2. The method according to claim 1, characterized in that: The partial differential equations mentioned include solution functions , parameter function Boundary conditions And defined in the domain In this context, its operator form is: (Official 4) (Official 5) in For partial differential operators, For boundary operators, The independent variable in a partial differential equation The range of values ​​for is the domain of the partial differential equation; The so-called solver refers to the parameter function of the partial differential equation. and corresponding boundary conditions to solution function mapping Its operator form is: (Official 6).

3. The method according to claim 1, characterized in that: The aforementioned differential homeomorphism mapping Choosing harmonic mapping Harmonic mapping Different domains were established To the same input domain Between Smooth mapping, harmonic mapping Minimizing the harmonic energy is achieved by minimizing the harmonic energy. The process of minimizing the harmonic energy is equivalent to solving the Laplace differential equation of the harmonic mapping, i.e.: (Official 7) in It is the Laplace operator; the approximate discrete form of this equation is used to solve it in a computer, and its approximate discrete form is: (Official 8) in The weight of the remaining cutting edge.
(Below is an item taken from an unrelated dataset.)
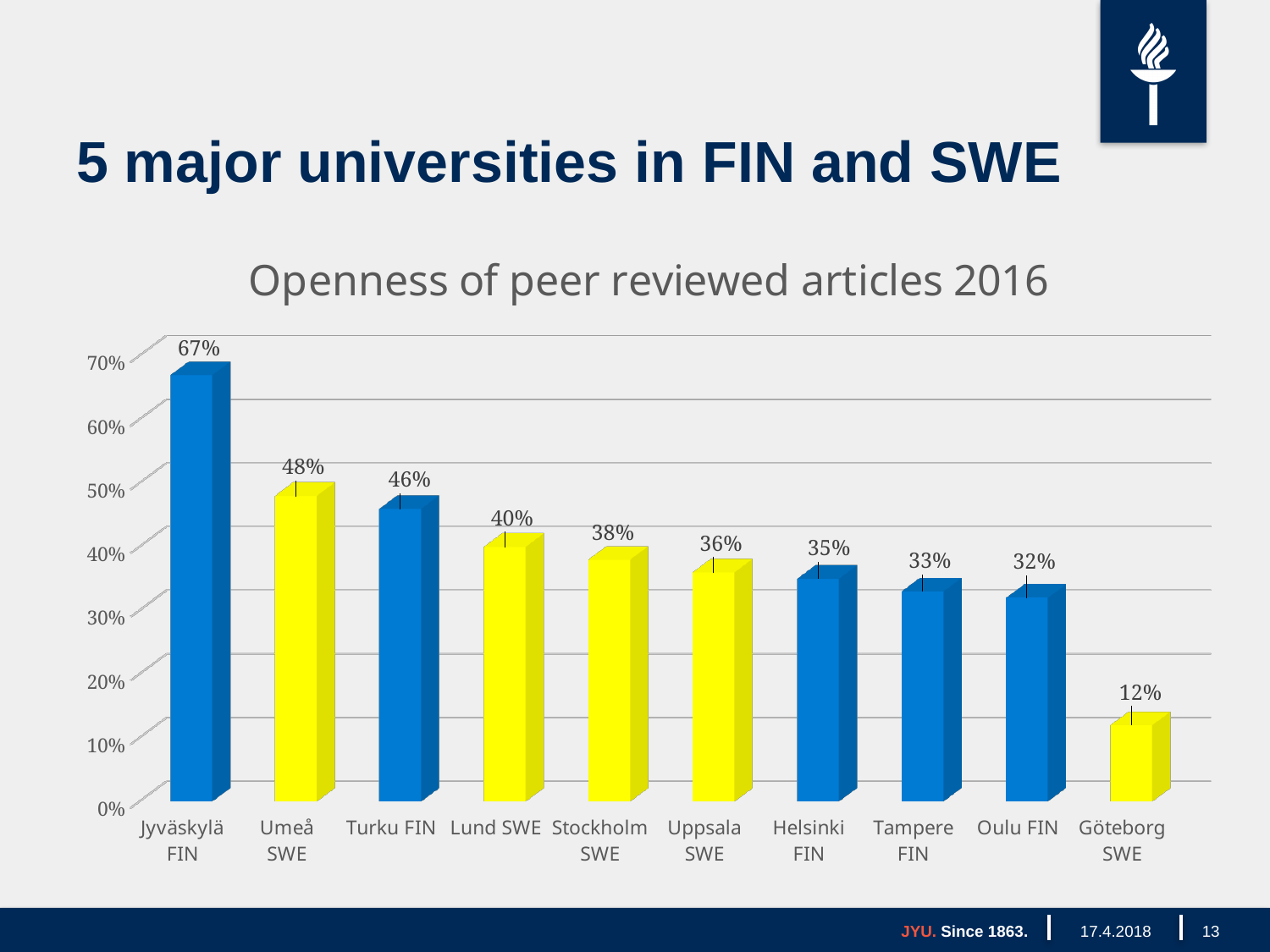
What is the difference between the values for Jyväskylä FIN and Umeå SWE? 19% What is the value for Stockholm SWE? 38% Do the values rise or fall from left to right along the x axis? fall What kind of chart is shown on the slide? bar chart What is the value for Göteborg SWE? 12% Which university has the highest openness of peer reviewed articles? Jyväskylä FIN How many universities are shown in the chart? 10 Is the value for Helsinki FIN greater or less than 40%? less Which is larger, the value for Turku FIN or the value for Lund SWE? Turku FIN What is the title of the chart? Openness of peer reviewed articles 2016 Which university has the lowest openness of peer reviewed articles? Göteborg SWE What is the value for Jyväskylä FIN? 67%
4. The method according to claim 1, characterized in that: The aforementioned neural operator class method refers to a method that uses parameters... neural operators As a surrogate model, it learns from the data and approximates nonlinear operators. ;In which neural operators Composed of coding networks and multi-layer nonlinear operator layers Composition, expressed as: (Official 9) in It is a fully connected neural network used to encode a high-dimensional space into a low-dimensional solution function space; It is a fully connected neural network used to encode low-dimensional input functions into a high-dimensional space; each nonlinear operator layer has the same structure, expressed as: (Official 10) in It is a non-linear activation function. The input function is encoded into a high-dimensional space. For linear operators, For bias operators, It is a kernel integral operator.

5. The method according to claim 1, characterized in that: The different domains mentioned above have the same genus.